The Devoted Teacher
The elementary school of Hospitaliers St. Gervais is situated in a small street by the same name in the heart of the Marais quarter in Paris. What is today a very chic part of town was known as "the Pletzl"— the Jewish quarter, where many Jewish immigrants from Eastern Europe settled. The school itself was originally a Jewish school, established in 1846. The remains of the old inscriptions are still visible on the building. Although it became a public school in 1880, most of the students continued to be Jewish. The boys' school was at number 6 and the girls were next door, at number 10.
Across the small street stands a very pretty market building, proudly bearing the inscription "Liberté, egalité, fraternité" (Liberty, equality, fraternity) – the motto that was inscribed on the pediments of public buildings to remind citizens of the legacy of the French revolution. The promise of that inscription probably warmed the hearts of parents when they brought their children to school. It was these very values that had attracted them to come to France to seek a better life for themselves and their families.
During the Holocaust 165 of the children of the Hospiteliers Saint Gervais School were deported. None survived. Soon after their arrest in July 1942, they were separated from their parents. For some reason the Eichmann office in Paris sought permission from Berlin to deport young children to Auschwitz. There were no such scruples in what concerned their parents – the transports with the adults began rolling immediately, while their children were interned in camps. A month later, in mid-August, the authorization was given, and the Germans began to add groups of children to the transports that were by then regularly leaving for Auschwitz. In result, prior to their murder, these children had to endure the horrors of internment and deportation all alone without their parents.
Joseph Migneret, had been teaching at the school of Hospitaliers St. Gervais since 1920 and was nominated as principal in 1937. The roundups of the Jews practically wiped out the school. When he heard of the deportations and his students, his former students and their families turned to him for help, he did not merely sympathize with their plight, but decided that the situation called for action. He became active in an underground network that provided false papers and aid to Jews on the run. He helped his students and their families in any way he could. One family testified that he hid them in his home for a long period of time.
Based on the testimonies of his former students, Joseph Migneret was honored as Righteous Among the Nations by Yad Vashem in 1990.
A tree was planted in Migneret’s honor at a very symbolic location – close to Yad Vashem’s Children's Memorial. The tree faces the memorial of another great educator – Janusz Korczak, the Jewish writer and pedagogue who did not abandon the children in the Warsaw Jewish Orphanage that he headed and went with them to his death in Treblinka in August 1942 – about the same time that Migneret began his rescue work.

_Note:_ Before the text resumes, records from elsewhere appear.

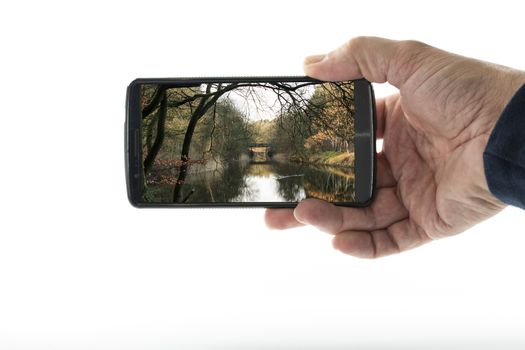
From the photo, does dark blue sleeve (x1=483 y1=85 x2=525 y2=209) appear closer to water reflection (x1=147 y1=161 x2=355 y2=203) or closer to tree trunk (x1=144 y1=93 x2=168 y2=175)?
water reflection (x1=147 y1=161 x2=355 y2=203)

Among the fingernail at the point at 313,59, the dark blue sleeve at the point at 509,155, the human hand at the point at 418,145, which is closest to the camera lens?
the dark blue sleeve at the point at 509,155

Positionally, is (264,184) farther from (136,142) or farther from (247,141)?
(136,142)

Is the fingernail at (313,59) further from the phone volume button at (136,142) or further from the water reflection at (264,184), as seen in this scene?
the phone volume button at (136,142)

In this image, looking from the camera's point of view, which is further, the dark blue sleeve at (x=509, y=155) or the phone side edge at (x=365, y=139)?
the phone side edge at (x=365, y=139)

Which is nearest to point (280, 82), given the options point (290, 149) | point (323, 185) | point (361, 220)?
point (290, 149)

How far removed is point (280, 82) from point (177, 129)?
27 cm

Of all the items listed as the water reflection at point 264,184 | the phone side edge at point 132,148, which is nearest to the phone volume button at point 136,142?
the phone side edge at point 132,148

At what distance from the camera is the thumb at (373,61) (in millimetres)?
1271

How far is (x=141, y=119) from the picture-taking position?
1399 millimetres

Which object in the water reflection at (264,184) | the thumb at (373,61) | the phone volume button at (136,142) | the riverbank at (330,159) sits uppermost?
the thumb at (373,61)

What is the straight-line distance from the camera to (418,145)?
55.7 inches

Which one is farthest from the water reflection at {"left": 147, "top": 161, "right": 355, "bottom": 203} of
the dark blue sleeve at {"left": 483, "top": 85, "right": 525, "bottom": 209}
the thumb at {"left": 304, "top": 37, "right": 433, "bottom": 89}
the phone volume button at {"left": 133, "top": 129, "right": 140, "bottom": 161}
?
the dark blue sleeve at {"left": 483, "top": 85, "right": 525, "bottom": 209}

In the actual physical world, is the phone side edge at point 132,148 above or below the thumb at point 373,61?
below

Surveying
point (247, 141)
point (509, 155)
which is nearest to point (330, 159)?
point (247, 141)
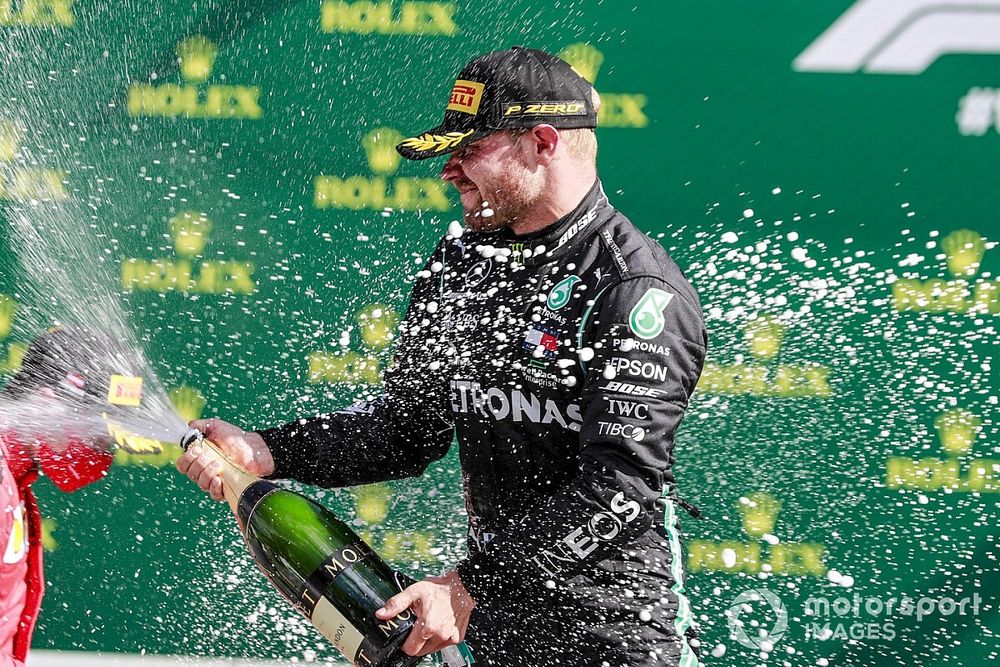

In June 2009, almost twenty years after Joseph Migneret was recognized as Righteous Among the Nations, the Department of the Righteous received a letter from Shlomo Fischer-Shenkar of Ramat Gan, Israel. Apologizing for making the request so late, the Shlomo expressed the wish to honor the principal of his school, Joseph Migneret. When he was told that Migneret had already been included in the list of the Righteous, he broke out in tears.